*TASK INSTRUCTIONS*. Repeat all entries exactly.

*STORED DATA*.
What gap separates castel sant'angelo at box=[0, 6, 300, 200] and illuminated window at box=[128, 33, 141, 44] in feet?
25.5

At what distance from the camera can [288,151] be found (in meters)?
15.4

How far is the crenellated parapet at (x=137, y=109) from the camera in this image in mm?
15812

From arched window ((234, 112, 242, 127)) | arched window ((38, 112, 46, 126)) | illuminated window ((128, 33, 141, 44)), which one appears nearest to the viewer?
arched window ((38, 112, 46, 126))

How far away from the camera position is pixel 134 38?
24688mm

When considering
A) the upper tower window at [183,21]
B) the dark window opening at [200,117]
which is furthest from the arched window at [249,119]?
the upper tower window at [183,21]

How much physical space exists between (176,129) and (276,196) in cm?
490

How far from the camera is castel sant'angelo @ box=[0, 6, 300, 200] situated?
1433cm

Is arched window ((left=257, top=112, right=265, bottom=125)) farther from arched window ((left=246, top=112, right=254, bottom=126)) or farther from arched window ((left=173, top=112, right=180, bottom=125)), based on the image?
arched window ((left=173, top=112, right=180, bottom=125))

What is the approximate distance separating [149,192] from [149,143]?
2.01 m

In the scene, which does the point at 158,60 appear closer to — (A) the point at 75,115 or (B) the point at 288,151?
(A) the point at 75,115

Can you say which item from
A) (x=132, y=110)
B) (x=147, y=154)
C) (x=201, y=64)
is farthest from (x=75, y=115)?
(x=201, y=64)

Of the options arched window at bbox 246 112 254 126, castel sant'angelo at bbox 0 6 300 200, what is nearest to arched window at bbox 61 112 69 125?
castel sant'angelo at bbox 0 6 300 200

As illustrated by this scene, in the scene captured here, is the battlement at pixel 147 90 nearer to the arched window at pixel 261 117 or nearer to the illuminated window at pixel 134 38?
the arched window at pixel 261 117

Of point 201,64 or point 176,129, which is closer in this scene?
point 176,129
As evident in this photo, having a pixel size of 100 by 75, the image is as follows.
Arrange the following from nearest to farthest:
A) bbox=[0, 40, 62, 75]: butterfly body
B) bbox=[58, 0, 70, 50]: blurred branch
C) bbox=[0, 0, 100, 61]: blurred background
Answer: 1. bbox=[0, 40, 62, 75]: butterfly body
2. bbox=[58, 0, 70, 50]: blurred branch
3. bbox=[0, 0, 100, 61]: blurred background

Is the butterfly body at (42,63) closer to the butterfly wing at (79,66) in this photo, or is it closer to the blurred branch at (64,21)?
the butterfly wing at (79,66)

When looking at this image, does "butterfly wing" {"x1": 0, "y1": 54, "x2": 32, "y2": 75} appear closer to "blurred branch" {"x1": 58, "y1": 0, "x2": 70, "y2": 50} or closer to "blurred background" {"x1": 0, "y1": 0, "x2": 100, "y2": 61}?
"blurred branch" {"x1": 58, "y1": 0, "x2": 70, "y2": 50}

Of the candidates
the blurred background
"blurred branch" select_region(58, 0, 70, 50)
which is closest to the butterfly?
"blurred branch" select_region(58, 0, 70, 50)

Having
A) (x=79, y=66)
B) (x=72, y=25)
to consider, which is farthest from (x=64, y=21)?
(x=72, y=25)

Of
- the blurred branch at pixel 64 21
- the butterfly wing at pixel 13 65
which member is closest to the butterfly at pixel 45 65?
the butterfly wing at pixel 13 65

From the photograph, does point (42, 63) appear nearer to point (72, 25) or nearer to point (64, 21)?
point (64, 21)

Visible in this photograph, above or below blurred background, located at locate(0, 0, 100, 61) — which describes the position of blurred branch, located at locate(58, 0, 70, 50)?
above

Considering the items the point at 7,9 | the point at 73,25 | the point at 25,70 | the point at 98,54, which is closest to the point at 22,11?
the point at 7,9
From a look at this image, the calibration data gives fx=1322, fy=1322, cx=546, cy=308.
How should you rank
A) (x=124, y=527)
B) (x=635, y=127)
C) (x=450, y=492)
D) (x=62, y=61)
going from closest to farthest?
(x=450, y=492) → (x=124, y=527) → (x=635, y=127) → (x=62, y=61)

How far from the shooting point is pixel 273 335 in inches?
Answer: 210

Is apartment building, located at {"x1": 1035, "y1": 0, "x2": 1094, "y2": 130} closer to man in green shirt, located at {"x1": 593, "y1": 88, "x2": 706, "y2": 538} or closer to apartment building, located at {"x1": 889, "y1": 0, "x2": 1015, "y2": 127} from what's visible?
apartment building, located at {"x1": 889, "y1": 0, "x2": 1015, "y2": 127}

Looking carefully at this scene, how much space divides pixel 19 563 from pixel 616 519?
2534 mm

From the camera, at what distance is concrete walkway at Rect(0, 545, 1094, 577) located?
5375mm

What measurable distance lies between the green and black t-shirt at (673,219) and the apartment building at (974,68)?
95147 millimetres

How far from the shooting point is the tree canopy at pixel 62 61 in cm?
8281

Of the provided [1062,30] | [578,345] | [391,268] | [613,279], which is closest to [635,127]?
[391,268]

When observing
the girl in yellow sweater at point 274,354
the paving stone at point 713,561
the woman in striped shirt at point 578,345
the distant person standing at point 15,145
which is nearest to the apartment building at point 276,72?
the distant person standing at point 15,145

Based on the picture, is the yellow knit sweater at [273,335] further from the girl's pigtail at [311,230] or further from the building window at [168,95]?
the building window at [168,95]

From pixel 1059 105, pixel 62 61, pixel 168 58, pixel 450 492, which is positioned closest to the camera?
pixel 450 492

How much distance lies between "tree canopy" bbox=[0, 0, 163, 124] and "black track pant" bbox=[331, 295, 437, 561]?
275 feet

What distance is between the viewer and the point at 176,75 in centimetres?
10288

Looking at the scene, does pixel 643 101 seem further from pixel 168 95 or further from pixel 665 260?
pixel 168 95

*RIGHT ANSWER*.
What gap separates castel sant'angelo at box=[0, 6, 300, 200] and illuminated window at box=[128, 33, 141, 44] in feet?
25.5

At what distance from the camera can [288,151] be found (in meters)?
15.4

How far is the crenellated parapet at (x=137, y=109) from the camera in this image in mm?
15812

From arched window ((234, 112, 242, 127)) | arched window ((38, 112, 46, 126)) | illuminated window ((128, 33, 141, 44)), which one appears nearest to the viewer?
arched window ((38, 112, 46, 126))

How far away from the camera position is pixel 134 38?
24688mm

When considering
A) the upper tower window at [183,21]
B) the dark window opening at [200,117]
which is furthest from the arched window at [249,119]?
the upper tower window at [183,21]

How much physical space exists between (176,129) and (276,196) in cm?
490

How far from the camera is castel sant'angelo @ box=[0, 6, 300, 200] situated?
1433cm

Is arched window ((left=257, top=112, right=265, bottom=125)) farther from arched window ((left=246, top=112, right=254, bottom=126)) or farther from arched window ((left=173, top=112, right=180, bottom=125)), based on the image?
arched window ((left=173, top=112, right=180, bottom=125))

What is the approximate distance separating [149,192] from [149,143]?
2.01 m

In the scene, which does the point at 158,60 appear closer to — (A) the point at 75,115 or (B) the point at 288,151?
(A) the point at 75,115

Can you say which item from
A) (x=132, y=110)
B) (x=147, y=154)
C) (x=201, y=64)
is farthest from (x=75, y=115)?
(x=201, y=64)

Of the options arched window at bbox 246 112 254 126, castel sant'angelo at bbox 0 6 300 200, what is nearest to arched window at bbox 61 112 69 125?
castel sant'angelo at bbox 0 6 300 200

As illustrated by this scene, in the scene captured here, is the battlement at pixel 147 90 nearer to the arched window at pixel 261 117 or nearer to the illuminated window at pixel 134 38?
the arched window at pixel 261 117

Of point 201,64 or point 176,129, which is closer in this scene?
point 176,129
As evident in this photo, having a pixel size of 100 by 75, the image is as follows.
Arrange the following from nearest to farthest:
A) bbox=[0, 40, 62, 75]: butterfly body
B) bbox=[58, 0, 70, 50]: blurred branch
C) bbox=[0, 0, 100, 61]: blurred background
Answer: 1. bbox=[0, 40, 62, 75]: butterfly body
2. bbox=[58, 0, 70, 50]: blurred branch
3. bbox=[0, 0, 100, 61]: blurred background

Is the butterfly body at (42,63) closer to the butterfly wing at (79,66) in this photo, or is it closer to the blurred branch at (64,21)?
the butterfly wing at (79,66)

When looking at this image, does "butterfly wing" {"x1": 0, "y1": 54, "x2": 32, "y2": 75} appear closer to "blurred branch" {"x1": 58, "y1": 0, "x2": 70, "y2": 50} or closer to "blurred background" {"x1": 0, "y1": 0, "x2": 100, "y2": 61}?
"blurred branch" {"x1": 58, "y1": 0, "x2": 70, "y2": 50}

Of the candidates
the blurred background
"blurred branch" select_region(58, 0, 70, 50)
which is closest to the butterfly?
"blurred branch" select_region(58, 0, 70, 50)

Having
A) (x=79, y=66)
B) (x=72, y=25)
to consider, which is farthest from (x=64, y=21)?
(x=72, y=25)

Of
- the blurred branch at pixel 64 21
- the butterfly wing at pixel 13 65
which member is closest to the butterfly at pixel 45 65?
the butterfly wing at pixel 13 65

From the photograph, does point (42, 63) appear nearer to point (72, 25) or nearer to point (64, 21)?
point (64, 21)

Visible in this photograph, above or below blurred background, located at locate(0, 0, 100, 61) — which describes the position of blurred branch, located at locate(58, 0, 70, 50)?
above

Considering the items the point at 7,9 | the point at 73,25 | the point at 25,70 | the point at 98,54, which is closest to the point at 22,11?
the point at 7,9
From a look at this image, the calibration data gives fx=1322, fy=1322, cx=546, cy=308.
How should you rank
A) (x=124, y=527)
B) (x=635, y=127)
C) (x=450, y=492)
D) (x=62, y=61)
going from closest to farthest?
(x=450, y=492) → (x=124, y=527) → (x=635, y=127) → (x=62, y=61)

How far from the shooting point is pixel 273 335 in inches?
Answer: 210

Is apartment building, located at {"x1": 1035, "y1": 0, "x2": 1094, "y2": 130} closer to man in green shirt, located at {"x1": 593, "y1": 88, "x2": 706, "y2": 538} or closer to apartment building, located at {"x1": 889, "y1": 0, "x2": 1015, "y2": 127} from what's visible?
apartment building, located at {"x1": 889, "y1": 0, "x2": 1015, "y2": 127}

Looking carefully at this scene, how much space divides pixel 19 563 from pixel 616 519?
2534 mm

From the camera, at what distance is concrete walkway at Rect(0, 545, 1094, 577) located?
5375mm

What measurable distance lies between the green and black t-shirt at (673,219) and the apartment building at (974,68)?
95147 millimetres

How far from the shooting point is the tree canopy at pixel 62 61 in cm?
8281

Of the provided [1062,30] | [578,345] | [391,268] | [613,279], which is closest to [635,127]?
[391,268]

When observing
the girl in yellow sweater at point 274,354
the paving stone at point 713,561
the woman in striped shirt at point 578,345
the distant person standing at point 15,145
which is nearest to the apartment building at point 276,72?
the distant person standing at point 15,145

Based on the picture, is the yellow knit sweater at [273,335] further from the girl's pigtail at [311,230] or further from the building window at [168,95]?
the building window at [168,95]

From pixel 1059 105, pixel 62 61, pixel 168 58, pixel 450 492, which is positioned closest to the camera?
pixel 450 492

How much distance lies between "tree canopy" bbox=[0, 0, 163, 124] and "black track pant" bbox=[331, 295, 437, 561]?
275 feet

What distance is between the viewer and the point at 176,75 in centimetres?
10288

Looking at the scene, does pixel 643 101 seem further from pixel 168 95 or further from pixel 665 260?
pixel 168 95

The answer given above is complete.